Si queremos encontrar algo parecido, es el Sistema D’Hont por la que se “rige” nuestro sistema electoral. La razón es por su diseño deliberado para favorecer la creación de mayorías y la exclusión de minorías cuando no se llegue al 3% de votos. Se basa en que la circuncripción electoras para elegir el congreso y el senado es la provincia. Esto produce que la máxima en democracia, “una persona, un voto”, no sea real ya que el voto, dependiendo de la provincia puede tener mas peso o menos.

¿Debemos buscar esto con las personas? Creo que no cuando sea demostrado que el resultado no ha sido por el nº de dos grupos. ¿O nos creemos que es por eso? Entonces deberíamos de buscar sistemas  para próximos referéndun por ejemplo, tiene más valor el voto de operarios que el de empleados, ¿Por qué? ¿Porque trabajan en la línea? ¿Es mas importante trabajar en la línea que en una oficina? ¿En que proporción si el nº de empleados es menor? Y dentro de los operarios ¿cual tiene más valor? ¿Él de aquel que no hace horas extras? ¿Por qué? Estas están reconocidas por Ley.

No creo que sea las condiciones del voto lo que hay que cambiar, es lo que conocemos de nuestros sindicatos y su funcionamiento. Los dos grandes sindicatos de clase, CC.OO. y U.G.T.,no lo son en un sentido genuino de la palabra. Desde hacer ya tiempo han olvidado las exigencias de transformación radical de la sociedad y se han pasado más bien al papel de sindicatos de servicios. SerSies.

Nuestro error, el error de los trabajadores ha sido admitir el modelo de elecciones sindicales y la delegación del poder de los trabajadores en los representantes, esto ha puesto las bases en la desmovilización de los trabajadores, y que los representantes se conviertan en un colectivo cuyos intereses de la sección sindical se poone por delante de los intereses de las personas a las que representan. Esta pérdida de rumbo en Valladolid la podemos ver en la firma del 7º ERE, totalmente innecesario en una empresa que ha tenido beneficios y que al no regular mas de doce días, lo cual hubiera producido el uso de la herramienta de baja de producción recogida en el anterior convenio y en el nuevo hubiera propiciado el no uso de nuestro desempleo. Y la negociación del convenio 2009-2012 en el grupo Iveco en España, siendo en un primer momento por las federaciones de CC.OO y UGT, apartando a una parte de los trabajadores, no afiliados a ningún sindicato y los de CGT. Y acatando las máximas de reducción de costes, subida de productividad y reducción de costes.

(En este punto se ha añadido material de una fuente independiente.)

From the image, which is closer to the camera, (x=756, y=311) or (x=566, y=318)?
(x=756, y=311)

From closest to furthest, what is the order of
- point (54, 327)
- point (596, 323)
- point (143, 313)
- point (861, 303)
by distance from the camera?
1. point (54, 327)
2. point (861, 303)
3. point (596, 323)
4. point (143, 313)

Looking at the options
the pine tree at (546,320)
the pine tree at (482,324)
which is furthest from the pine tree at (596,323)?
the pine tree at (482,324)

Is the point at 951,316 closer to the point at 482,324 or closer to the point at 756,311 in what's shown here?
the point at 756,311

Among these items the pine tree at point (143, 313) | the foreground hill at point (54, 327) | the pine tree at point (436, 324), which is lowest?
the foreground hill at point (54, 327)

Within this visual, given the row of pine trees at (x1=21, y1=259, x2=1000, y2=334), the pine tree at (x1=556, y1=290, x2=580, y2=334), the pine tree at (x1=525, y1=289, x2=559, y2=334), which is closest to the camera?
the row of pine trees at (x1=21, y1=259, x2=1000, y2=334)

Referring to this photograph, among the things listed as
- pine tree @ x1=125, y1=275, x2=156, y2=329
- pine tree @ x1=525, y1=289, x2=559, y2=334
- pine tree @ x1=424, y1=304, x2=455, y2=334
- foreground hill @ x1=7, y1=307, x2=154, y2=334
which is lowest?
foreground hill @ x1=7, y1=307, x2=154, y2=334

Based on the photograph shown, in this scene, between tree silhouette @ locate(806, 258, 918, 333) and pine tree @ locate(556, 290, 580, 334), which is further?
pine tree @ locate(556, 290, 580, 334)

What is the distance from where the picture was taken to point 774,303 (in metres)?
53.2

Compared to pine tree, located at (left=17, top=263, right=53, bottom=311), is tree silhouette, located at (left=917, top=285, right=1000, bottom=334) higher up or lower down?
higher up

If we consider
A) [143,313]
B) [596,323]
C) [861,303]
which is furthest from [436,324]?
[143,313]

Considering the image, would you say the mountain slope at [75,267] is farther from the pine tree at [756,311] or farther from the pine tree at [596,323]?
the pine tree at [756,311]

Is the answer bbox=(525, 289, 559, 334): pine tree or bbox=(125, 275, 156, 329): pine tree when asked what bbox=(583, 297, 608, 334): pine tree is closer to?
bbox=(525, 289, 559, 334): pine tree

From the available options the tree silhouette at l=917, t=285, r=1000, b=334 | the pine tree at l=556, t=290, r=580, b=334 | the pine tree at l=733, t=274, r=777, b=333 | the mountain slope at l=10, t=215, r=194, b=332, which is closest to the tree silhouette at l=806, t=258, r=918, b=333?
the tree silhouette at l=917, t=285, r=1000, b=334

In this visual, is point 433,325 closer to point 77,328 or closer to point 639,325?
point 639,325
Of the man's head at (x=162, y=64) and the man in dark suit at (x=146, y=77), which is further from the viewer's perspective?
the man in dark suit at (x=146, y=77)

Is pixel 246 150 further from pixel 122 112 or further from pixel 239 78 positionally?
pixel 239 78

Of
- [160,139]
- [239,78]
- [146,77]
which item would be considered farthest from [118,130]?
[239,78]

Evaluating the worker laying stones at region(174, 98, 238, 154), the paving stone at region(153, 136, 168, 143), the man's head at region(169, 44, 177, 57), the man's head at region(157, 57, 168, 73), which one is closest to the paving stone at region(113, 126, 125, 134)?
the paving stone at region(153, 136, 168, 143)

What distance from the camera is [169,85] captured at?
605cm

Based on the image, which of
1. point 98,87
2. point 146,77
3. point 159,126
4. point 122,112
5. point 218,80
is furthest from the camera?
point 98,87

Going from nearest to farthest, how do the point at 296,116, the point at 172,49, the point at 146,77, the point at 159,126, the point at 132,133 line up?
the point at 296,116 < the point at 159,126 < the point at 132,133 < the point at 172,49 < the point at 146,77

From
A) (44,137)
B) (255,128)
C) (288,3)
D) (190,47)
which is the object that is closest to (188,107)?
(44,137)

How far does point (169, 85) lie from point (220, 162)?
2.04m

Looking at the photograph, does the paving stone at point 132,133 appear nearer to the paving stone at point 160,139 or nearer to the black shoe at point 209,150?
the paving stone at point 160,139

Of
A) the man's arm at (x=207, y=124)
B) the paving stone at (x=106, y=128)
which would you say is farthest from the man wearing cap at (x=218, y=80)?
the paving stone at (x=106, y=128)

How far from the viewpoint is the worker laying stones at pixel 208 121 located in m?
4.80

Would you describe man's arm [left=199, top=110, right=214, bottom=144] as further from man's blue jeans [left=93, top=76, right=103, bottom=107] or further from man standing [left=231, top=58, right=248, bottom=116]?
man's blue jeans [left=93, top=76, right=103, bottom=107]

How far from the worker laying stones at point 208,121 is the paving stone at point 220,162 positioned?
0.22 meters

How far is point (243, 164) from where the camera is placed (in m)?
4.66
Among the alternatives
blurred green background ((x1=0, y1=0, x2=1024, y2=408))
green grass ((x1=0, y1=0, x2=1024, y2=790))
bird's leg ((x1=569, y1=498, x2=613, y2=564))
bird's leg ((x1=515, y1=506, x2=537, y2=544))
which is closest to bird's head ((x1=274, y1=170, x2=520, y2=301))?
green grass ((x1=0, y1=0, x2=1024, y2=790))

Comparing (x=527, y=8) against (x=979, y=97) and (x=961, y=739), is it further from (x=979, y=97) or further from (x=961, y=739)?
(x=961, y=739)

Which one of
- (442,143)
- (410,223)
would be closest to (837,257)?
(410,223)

No sería justo, sin embargo, cargar todas las culpas sobre los propios sindicatos, también tenemos culpa los propios trabajadores se nos hemos tragado el sueño de una vida que nos proporciona felicidad a través de un trabajo precario y un consumo degradado y desmedido. Pillados en la trampa de la desmovilización, del delegar y no pedir explicaciones no reaccionamos como debiéramos, no exigimos mayor dureza a los sindicatos y aceptamos, por el momento, con resignación la imparable degradación de nuestras condiciones de trabajo.

Tal vez sea hora de exigir, de controlar nuestras vidas.